The project was 5 years in construction due to the logistics of the city centre site and the challenges the project team had to overcome. The first challenge was being able to access the site where part of the Old Cavendish Building was demolished to create access into the New Museums Site.  Following access to the site the next set of challenges included:

  • Demolition of both the end of Austin Building and the old Exams Hall. During these works the remains of a 12th century Augustinian Friary was discovered, prompting a four month archaeological dig.  Amongst the findings were 38 skeletons. Read more about the dig here.
  • Getting the crane into site, a 4am start with a gap of 3mm through the Old Cavendish breakthrough.
  • Working on a live site with users all around the site, both university staff and students as well and commercial premises. Weekly meetings were held with those on and off the site to ensure all parties were aware of the upcoming works and possible disruption they could have. Mitigation measures for disruption were also agreed at these meetings.
  • Planning conditions. The planning process was delayed as agreement was reached on the demolition of the old Examination Hall. It was finally agreed that the old portico from the original Exams Hall was retained.  It was dismantled brick by brick, cleaned and stored off-site and has now been restored almost in the same place.  The new Exams hall is the University’s first electronic examination space which can also used flexibly for meetings and conferences.
  • Upstairs, a huge painting was hanging on a wall above the staircase.  The owners could not be found so after 4 weeks of scaffolding and careful rolling of the painting, it was given to the Fitzwilliam Museum who later had the painting valued at over £1 million.
  • The new building is naturally ventilated and controlled by BMS (Building Maintenance System), which can be overridden to suit users’ needs.
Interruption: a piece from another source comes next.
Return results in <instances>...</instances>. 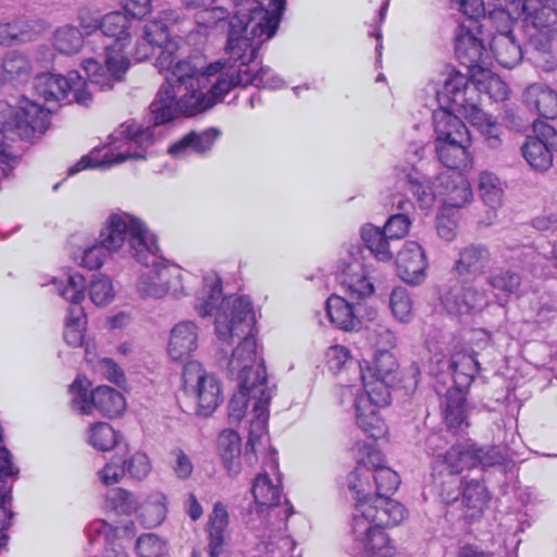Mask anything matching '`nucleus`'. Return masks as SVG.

The project brings together eight student services across the whole space with a mix of open plan office space with cellular offices and breakout spaces. There is a Changing Places facility on the ground floor and with the vertical link between the new building and the Arts School, the whole Student Services Centre is fully accessible.  There is a green and brown roof on the building to create a habitat for bees, birds and bats.  The brown roof has been created from leftover timber and all the roof tiles from the Art School as part of the biodiversity and sustainability of the site.

In the old/refurbished parts of the new Student Services Centre (some of which are Grade 2 Listed), spaces have been restored, repaired and new AV, lighting and telecoms installed.  Lecture Theatre A benching was cleaned with water and mechanical blinds have been discreetly fitted to the glass vaulted ceiling. In the Old Cavendish part the space has been stripped back to the original lab where famous discoveries were made.  This took 5 years, due to the removal of mercury, lead paint, radiation and asbestos.
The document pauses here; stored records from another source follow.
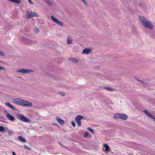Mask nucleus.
Returning a JSON list of instances; mask_svg holds the SVG:
<instances>
[{
  "label": "nucleus",
  "instance_id": "nucleus-21",
  "mask_svg": "<svg viewBox=\"0 0 155 155\" xmlns=\"http://www.w3.org/2000/svg\"><path fill=\"white\" fill-rule=\"evenodd\" d=\"M71 61L73 63H77L78 62V61L77 59L75 58H71L70 59Z\"/></svg>",
  "mask_w": 155,
  "mask_h": 155
},
{
  "label": "nucleus",
  "instance_id": "nucleus-36",
  "mask_svg": "<svg viewBox=\"0 0 155 155\" xmlns=\"http://www.w3.org/2000/svg\"><path fill=\"white\" fill-rule=\"evenodd\" d=\"M3 68V67L1 66H0V70H1Z\"/></svg>",
  "mask_w": 155,
  "mask_h": 155
},
{
  "label": "nucleus",
  "instance_id": "nucleus-9",
  "mask_svg": "<svg viewBox=\"0 0 155 155\" xmlns=\"http://www.w3.org/2000/svg\"><path fill=\"white\" fill-rule=\"evenodd\" d=\"M22 100L21 99L16 98L13 100V102L16 104L21 105Z\"/></svg>",
  "mask_w": 155,
  "mask_h": 155
},
{
  "label": "nucleus",
  "instance_id": "nucleus-10",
External works currently being carried out by the contractor, Kier Eastern, are due to be completed in June 2019.  However, the buildings were handed over on 27th February 2019. Following a 4 week fit out period of furniture, AV and ICT, the student services units started their decant to their new offices at the end of March 2019. From the start of the Easter term 2019 the Student Services Centre is now fully operational with an official opening by the Vice Chancellor on 14 May 2019.